Tuesday, June 12, 2012

Making Banks Boring

Bloomberg has an editorial arguing that making banks boring won't prevent a crisis; only increasing bank capital will do so.
To the extent that its big point is that banks will suffer during an economic downturn and the only protection against that is more capital (or insurance, including from the government), it's hard to disagree.  But what this editorial misses is that 2008 wasn't just some periodic economic downturn that occured for reasons beyond our comprehension or control, like El Niño and La Niña weather patterns.  Instead, the 2008 financial crisis was made by the banks themselves. The 2008 financial crisis was the inevitable result of the financial services' industry's behavior in the 2000s.  And that's why we have to make banking boring. Boring banks might be hurt by economic crises, but they don't make them. We cannot prevent every economic downturn, but there's no reason we should suffer the preventable ones. 

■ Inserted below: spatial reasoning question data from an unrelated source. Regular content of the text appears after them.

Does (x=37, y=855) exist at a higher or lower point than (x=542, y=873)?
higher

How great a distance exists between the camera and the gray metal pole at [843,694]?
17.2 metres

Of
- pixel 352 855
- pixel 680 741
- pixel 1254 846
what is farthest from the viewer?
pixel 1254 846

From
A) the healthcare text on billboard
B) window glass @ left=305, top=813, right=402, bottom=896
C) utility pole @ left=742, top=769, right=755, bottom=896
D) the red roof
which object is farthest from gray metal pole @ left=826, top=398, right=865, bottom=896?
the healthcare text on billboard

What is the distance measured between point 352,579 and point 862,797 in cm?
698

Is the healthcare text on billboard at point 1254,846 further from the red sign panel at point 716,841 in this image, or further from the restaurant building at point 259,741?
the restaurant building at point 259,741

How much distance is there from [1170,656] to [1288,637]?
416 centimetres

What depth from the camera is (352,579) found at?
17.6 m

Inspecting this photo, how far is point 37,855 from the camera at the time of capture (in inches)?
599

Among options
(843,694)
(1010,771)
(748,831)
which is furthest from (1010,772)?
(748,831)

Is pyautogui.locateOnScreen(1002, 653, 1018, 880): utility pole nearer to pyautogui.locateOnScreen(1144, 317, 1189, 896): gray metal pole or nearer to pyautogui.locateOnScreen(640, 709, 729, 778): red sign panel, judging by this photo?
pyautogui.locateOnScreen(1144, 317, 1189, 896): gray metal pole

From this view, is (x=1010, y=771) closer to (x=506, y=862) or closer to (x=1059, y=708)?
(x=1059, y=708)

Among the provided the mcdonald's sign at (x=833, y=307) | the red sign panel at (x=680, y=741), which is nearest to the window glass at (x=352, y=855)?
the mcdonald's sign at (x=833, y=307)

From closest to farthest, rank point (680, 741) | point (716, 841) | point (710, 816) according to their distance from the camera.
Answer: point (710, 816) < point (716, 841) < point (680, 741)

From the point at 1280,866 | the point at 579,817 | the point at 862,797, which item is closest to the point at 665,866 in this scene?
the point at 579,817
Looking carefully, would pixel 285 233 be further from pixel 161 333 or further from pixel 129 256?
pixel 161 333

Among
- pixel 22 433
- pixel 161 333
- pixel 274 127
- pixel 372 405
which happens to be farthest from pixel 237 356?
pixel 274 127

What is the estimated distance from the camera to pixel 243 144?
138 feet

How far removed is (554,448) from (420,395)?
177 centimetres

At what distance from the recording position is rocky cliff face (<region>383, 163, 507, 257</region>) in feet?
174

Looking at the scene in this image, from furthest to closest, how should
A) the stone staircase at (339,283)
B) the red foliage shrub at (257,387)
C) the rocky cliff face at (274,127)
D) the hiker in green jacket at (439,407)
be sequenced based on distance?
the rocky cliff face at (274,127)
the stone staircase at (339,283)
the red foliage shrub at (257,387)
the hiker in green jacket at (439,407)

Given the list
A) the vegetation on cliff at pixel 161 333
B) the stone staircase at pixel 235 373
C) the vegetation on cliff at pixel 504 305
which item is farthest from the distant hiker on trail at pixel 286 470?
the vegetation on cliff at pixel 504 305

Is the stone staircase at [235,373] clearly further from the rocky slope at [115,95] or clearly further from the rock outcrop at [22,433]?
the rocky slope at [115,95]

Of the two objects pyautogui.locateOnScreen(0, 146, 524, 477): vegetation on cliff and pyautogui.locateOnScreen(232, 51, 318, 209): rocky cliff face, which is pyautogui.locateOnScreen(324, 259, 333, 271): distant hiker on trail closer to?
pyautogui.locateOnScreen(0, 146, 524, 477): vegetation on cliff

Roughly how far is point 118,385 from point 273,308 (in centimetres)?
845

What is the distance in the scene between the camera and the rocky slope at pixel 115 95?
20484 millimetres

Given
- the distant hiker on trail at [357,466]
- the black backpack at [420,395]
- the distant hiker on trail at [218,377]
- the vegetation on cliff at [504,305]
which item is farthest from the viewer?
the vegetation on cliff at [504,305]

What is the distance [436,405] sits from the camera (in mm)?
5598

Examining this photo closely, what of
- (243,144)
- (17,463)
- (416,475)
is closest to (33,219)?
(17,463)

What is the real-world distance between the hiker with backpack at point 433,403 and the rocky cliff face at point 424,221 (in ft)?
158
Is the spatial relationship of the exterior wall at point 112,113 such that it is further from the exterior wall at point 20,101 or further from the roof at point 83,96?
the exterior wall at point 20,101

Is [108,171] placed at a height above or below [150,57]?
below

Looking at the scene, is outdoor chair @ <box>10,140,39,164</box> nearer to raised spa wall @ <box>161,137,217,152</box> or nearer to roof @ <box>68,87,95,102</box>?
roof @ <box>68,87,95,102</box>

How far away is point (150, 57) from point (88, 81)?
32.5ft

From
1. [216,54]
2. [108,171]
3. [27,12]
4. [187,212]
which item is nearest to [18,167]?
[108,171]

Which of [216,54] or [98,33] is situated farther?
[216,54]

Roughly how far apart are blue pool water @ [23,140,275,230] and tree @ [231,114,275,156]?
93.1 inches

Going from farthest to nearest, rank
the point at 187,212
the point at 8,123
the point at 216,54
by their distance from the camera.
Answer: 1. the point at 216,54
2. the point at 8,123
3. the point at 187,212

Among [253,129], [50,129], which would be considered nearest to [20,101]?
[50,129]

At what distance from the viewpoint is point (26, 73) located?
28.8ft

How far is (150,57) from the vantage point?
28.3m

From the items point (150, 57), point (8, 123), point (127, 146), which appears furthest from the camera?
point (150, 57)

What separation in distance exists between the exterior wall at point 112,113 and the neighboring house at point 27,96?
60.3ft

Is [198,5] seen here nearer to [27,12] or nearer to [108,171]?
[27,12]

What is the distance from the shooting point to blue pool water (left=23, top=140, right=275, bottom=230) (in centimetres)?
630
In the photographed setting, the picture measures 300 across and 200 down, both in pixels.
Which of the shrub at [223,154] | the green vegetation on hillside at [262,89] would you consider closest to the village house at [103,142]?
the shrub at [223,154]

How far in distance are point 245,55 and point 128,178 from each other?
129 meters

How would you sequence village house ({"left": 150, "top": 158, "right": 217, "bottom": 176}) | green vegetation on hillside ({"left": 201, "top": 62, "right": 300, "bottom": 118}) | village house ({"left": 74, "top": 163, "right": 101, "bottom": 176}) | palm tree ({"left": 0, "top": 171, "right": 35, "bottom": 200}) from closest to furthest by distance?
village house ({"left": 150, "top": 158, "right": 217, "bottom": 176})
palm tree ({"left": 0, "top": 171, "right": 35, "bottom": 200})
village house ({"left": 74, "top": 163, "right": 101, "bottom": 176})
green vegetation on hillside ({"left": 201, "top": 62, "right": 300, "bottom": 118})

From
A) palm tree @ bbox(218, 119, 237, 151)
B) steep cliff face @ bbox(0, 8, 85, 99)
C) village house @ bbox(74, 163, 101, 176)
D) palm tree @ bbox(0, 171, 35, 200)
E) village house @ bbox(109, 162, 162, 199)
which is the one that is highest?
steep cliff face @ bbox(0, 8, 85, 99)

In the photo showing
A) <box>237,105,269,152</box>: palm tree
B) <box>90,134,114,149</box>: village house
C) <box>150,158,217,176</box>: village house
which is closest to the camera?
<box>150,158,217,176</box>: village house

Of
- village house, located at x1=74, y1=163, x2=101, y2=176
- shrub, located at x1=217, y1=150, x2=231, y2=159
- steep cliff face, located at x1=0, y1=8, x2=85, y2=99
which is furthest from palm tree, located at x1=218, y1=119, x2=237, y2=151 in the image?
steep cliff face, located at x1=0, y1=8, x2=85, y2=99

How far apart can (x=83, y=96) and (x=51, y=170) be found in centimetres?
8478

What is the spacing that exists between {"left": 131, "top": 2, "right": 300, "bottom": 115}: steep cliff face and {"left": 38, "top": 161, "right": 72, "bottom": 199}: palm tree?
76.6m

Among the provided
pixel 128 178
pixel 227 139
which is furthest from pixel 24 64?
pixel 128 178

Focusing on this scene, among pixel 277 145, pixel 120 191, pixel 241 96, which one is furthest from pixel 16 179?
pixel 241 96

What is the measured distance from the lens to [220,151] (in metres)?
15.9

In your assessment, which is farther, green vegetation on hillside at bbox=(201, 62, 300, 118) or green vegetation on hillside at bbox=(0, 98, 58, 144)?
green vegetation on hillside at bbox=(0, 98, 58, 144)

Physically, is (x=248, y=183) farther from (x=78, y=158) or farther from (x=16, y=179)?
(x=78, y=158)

So how is boring banking a solution? It matters for two reasons, one widely understood, and the second entirely overlooked.
First, boring banking does a reasonably good job of aligning risks and rewards for the parties actually making loans, and this helps control against asset price bubble. Boring banking, in its simplest, most stripped down form means that banks make loans and hold them on their balance sheets. (There are problems that can stem from this, namely from the asset-liability duration mismatch, but that's another issue, and the other banking crises cited by Bloomberg didn't pose systemic threats like 2008.)  The primary reason that the banks ran into trouble in 2008 was not because they were making bad loans that they held on portfolio. Instead, they made bad loans because they knew those loans would be securitized. The problem was that the banks then went and bought into those very same securitizations, which they then used as collateral for their short-term borrowings (such as repo), making them intensely exposed to the performance of their MBS.